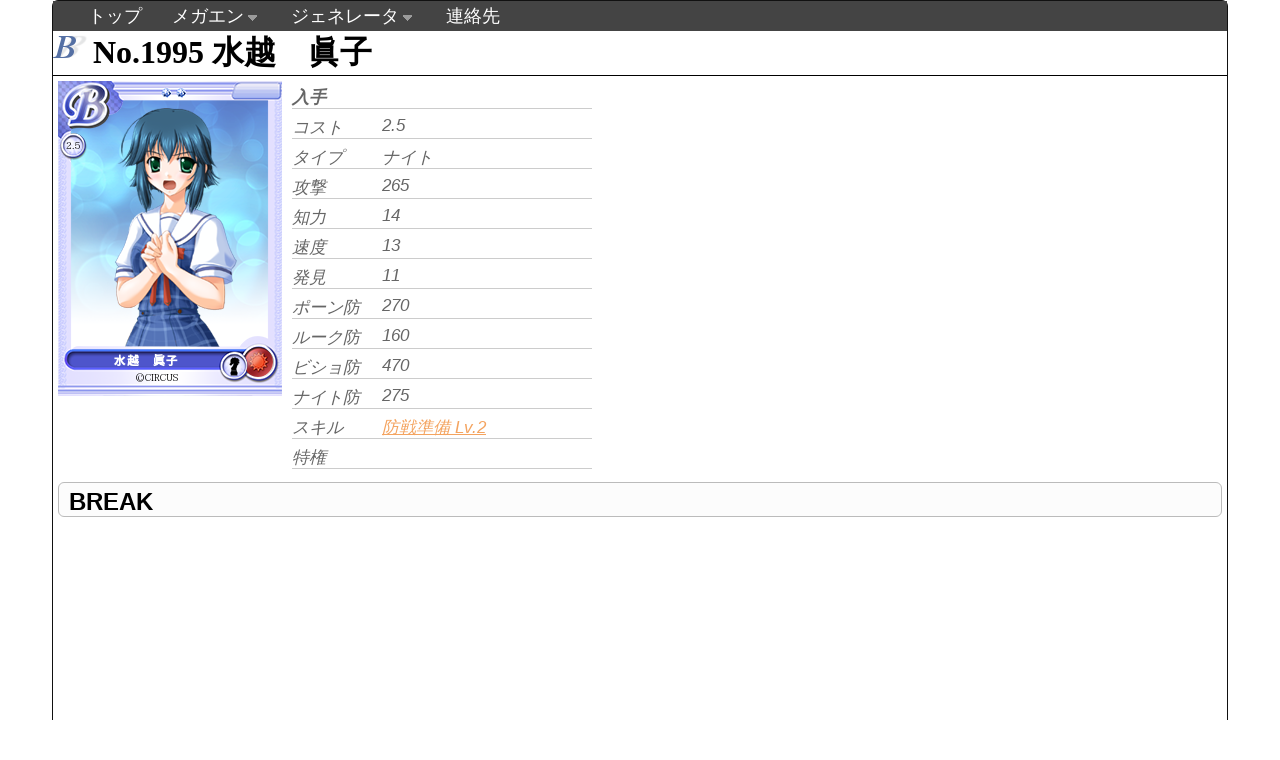

--- FILE ---
content_type: text/html; charset=UTF-8
request_url: http://view.xii.jp/card/1995
body_size: 6857
content:
<!DOCTYPE html>
<html>
	<head>
		<meta http-equiv="Content-Type" content="text/html; charset=utf-8">
		<title>水越　眞子 [D.C.シリーズ] - MEGAMIENGAGE DATABASE 跡地</title>
		<link rel="stylesheet" type="text/css" href="http://view.xii.jp/style/main.css?1769916245">
		<link href="http://view.xii.jp/jcarousel/skins/ie7/skin.css" rel="stylesheet" type="text/css" />
		<link rel="stylesheet" type="text/css" href="http://view.xii.jp/style/card.css?1769916245">
		<link rel="stylesheet" href="https://ajax.googleapis.com/ajax/libs/jqueryui/1.11.3/themes/smoothness/jquery-ui.css">
		<script type="text/javascript" src="https://ajax.googleapis.com/ajax/libs/jquery/1.11.2/jquery.min.js"></script>
		<script type="text/javascript" src="https://ajax.googleapis.com/ajax/libs/jqueryui/1.11.3/jquery-ui.min.js"></script>
		<script type="text/javascript" src="http://view.xii.jp/js/navigation.menu.js"></script>
		<script type="text/javascript" src="http://view.xii.jp/js/extend.cardthumb.js"></script>

	</head>
	<body>
		<div id="wrapper">
			<div id="header">
				<ul class="topnav">
					<li><a href="http://view.xii.jp/">トップ</a></li>
																		<li class="sub">
								<a href="#">メガエン</a>
						        <ul class="subnav">
																            <li><a href="http://view.xii.jp/?mode=simulator">[調整中]シミュレータ</a></li>
																            <li><a href="http://view.xii.jp/?mode=cardlist">カード一覧</a></li>
																            <li><a href="http://view.xii.jp/?mode=skilllist">スキル一覧</a></li>
																            <li><a href="http://view.xii.jp/softlist">作品別</a></li>
															        </ul>
							</li>
																								<li class="sub">
								<a href="#">ジェネレータ</a>
						        <ul class="subnav">
																            <li><a href="http://view.xii.jp/?mode=generator">メガエン風ジェネレータ</a></li>
																            <li><a href="http://view.xii.jp/?mode=generator2">艦これ風ジェネレータ</a></li>
																            <li><a href="http://view.xii.jp/?mode=generator3">艦これ風ジェネレータx2</a></li>
															        </ul>
							</li>
																								<li><a href="http://view.xii.jp/?mode=mail">連絡先</a></li>
															</ul>
			</div>
			<div id="content">
				<div id="positionReset">
				<h1 id="cardNo" class="rare_b">No.1995   水越　眞子</h1>
<div id="upper_contents">
<div id="cardInfo">
	<img src="/img.php?mode=collection&no=1995&hash=5b2da4c4ffefda9933b7a7265a7835550eb14fb5"><br>
	<!--<div class="copyright">©CIRCUS</div>-->
	<div id="cover"></div>
</div>
<div id="cardStatus">
	<div class="status" id="get"><div class="datalabel">入手</div><div class="data"> </div></div>
	<div class="status" id="cost"><div class="datalabel">コスト</div><div class="data">2.5</div></div>
	<div class="status" id="type"><div class="datalabel">タイプ</div><div class="data">ナイト</div></div>
	<div class="status" id="atk"><div class="datalabel">攻撃</div><div class="data">265</div></div>
	<div class="status" id="int"><div class="datalabel">知力</div><div class="data">14</div></div>
	<div class="status" id="spd"><div class="datalabel">速度</div><div class="data">13</div></div>
	<div class="status" id="disc"><div class="datalabel">発見</div><div class="data">11</div></div>
	<div class="status" id="def"><div class="datalabel">ポーン防</div><div class="data">270</div></div>
	<div class="status" id="defR"><div class="datalabel">ルーク防</div><div class="data">160</div></div>
	<div class="status" id="defB"><div class="datalabel">ビショ防</div><div class="data">470</div></div>
	<div class="status" id="defK"><div class="datalabel">ナイト防</div><div class="data">275</div></div>
	<div class="status" id="skill">
		<div class="datalabel">スキル</div>
		<div class="data">
			<a href="/skill/b90a55523344387c6d4d9237b2edec52">
				防戦準備 Lv.2
			</a>
		</div>
	</div>
	<div class="status" id="learnable">
		<div class="datalabel">特権</div>
		<div class="data">
		</div>
	</div>
</div>
<div class="adArea">
	<script async src="//pagead2.googlesyndication.com/pagead/js/adsbygoogle.js"></script>
	<!-- view_rect -->
	<ins class="adsbygoogle"
	     style="display:inline-block;width:336px;height:280px"
	     data-ad-client="ca-pub-6708667104319783"
	     data-ad-slot="1661530698"></ins>
	<script>
	(adsbygoogle = window.adsbygoogle || []).push({});
	</script>
</div>
<br style="clear:both;">
</div><!--end upper_contents-->
<h2 class="title">BREAK</h2>
<div id="breakInfo">
	</div>
<h2 class="title">同一キャラ</h2>
<div id="charaInfo">
	<table cellspacing="0">
		<tr>
			<th style="width:30px;" id="column0">No.</th>
			<th style="width:25px;" id="column1">レア</th>
			<th style="width:250px;" id="column2">名前</th>
			<th style="width:60px;" id="column3">コスト</th>
			<th style="width:60px;" id="column4">勢力</th>
			<th style="width:120px;" id="column5">兵科</th>
			<th style="width:50px;" id="column7">攻撃</th>
			<th style="width:50px;" id="column8">防御</th>
			<th style="width:50px;" id="column9">対ル防</th>
			<th style="width:50px;" id="column10">対ビ防</th>
			<th style="width:50px;" id="column11">対ナ防</th>
			<th style="width:50px;" id="column12">知力</th>
			<th style="width:50px;" id="column13">移動</th>
		</tr>
		<tr>
			<td>7801</td>
			<td><img src="/style/img/rare/S.png" class="rarity"></td>
			<td><a href="/card/7801/">水越　眞子</a></td>
			<td>3</td><td>太陽</td>
			<td>ナイト</td><td>365</td>
			<td>330</td><td>185</td>
			<td>570</td><td>345</td>
			<td>17</td><td>14</td>
		</tr>
		<tr>
			<td>7916</td>
			<td><img src="/style/img/rare/SS.png" class="rarity"></td>
			<td><a href="/card/7916/">水越　眞子</a></td>
			<td>3.5</td><td>太陽</td>
			<td>ルーク</td><td>470</td>
			<td>385</td><td>390</td>
			<td>230</td><td>660</td>
			<td>23</td><td>11</td>
		</tr>
		<tr>
			<td>8773</td>
			<td><img src="/style/img/rare/S.png" class="rarity"></td>
			<td><a href="/card/8773/">水越　眞子</a></td>
			<td>3</td><td>太陽</td>
			<td>ナイト</td><td>370</td>
			<td>325</td><td>165</td>
			<td>550</td><td>320</td>
			<td>16</td><td>14</td>
		</tr>
		<tr>
			<td>9402</td>
			<td><img src="/style/img/rare/S.png" class="rarity"></td>
			<td><a href="/card/9402/">水越　眞子</a></td>
			<td>2.5</td><td>太陽</td>
			<td>ナイト</td><td>300</td>
			<td>250</td><td>170</td>
			<td>460</td><td>265</td>
			<td>14</td><td>15</td>
		</tr>
	</table>
</div>

				</div>
			</div>
			<div id="footer" class="copyright">
				&copy;G-MODE Corporation All Rights Reserved.<br>
				<a href="http://view.xii.jp/" class="copy">当サイトについて</a>
			</div>
		</div>
	</body>
</html>


--- FILE ---
content_type: text/html; charset=utf-8
request_url: https://www.google.com/recaptcha/api2/aframe
body_size: 265
content:
<!DOCTYPE HTML><html><head><meta http-equiv="content-type" content="text/html; charset=UTF-8"></head><body><script nonce="vJA9O2lbeUlrMcvAaUQWcA">/** Anti-fraud and anti-abuse applications only. See google.com/recaptcha */ try{var clients={'sodar':'https://pagead2.googlesyndication.com/pagead/sodar?'};window.addEventListener("message",function(a){try{if(a.source===window.parent){var b=JSON.parse(a.data);var c=clients[b['id']];if(c){var d=document.createElement('img');d.src=c+b['params']+'&rc='+(localStorage.getItem("rc::a")?sessionStorage.getItem("rc::b"):"");window.document.body.appendChild(d);sessionStorage.setItem("rc::e",parseInt(sessionStorage.getItem("rc::e")||0)+1);localStorage.setItem("rc::h",'1769916247993');}}}catch(b){}});window.parent.postMessage("_grecaptcha_ready", "*");}catch(b){}</script></body></html>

----

> **About this exercise**
Only the lines from where the data begins to the line with "<title>水越　眞子 [D.C.シリーズ] - MEGAMIENGAGE", both of them included, should be reproduced word for word; no pictures.

> **Your response**
--- FILE ---
content_type: text/html; charset=UTF-8
request_url: http://view.xii.jp/card/1995
body_size: 6857
content:
<!DOCTYPE html>
<html>
	<head>
		<meta http-equiv="Content-Type" content="text/html; charset=utf-8">
		<title>水越　眞子 [D.C.シリーズ] - MEGAMIENGAGE DATABASE 跡地</title>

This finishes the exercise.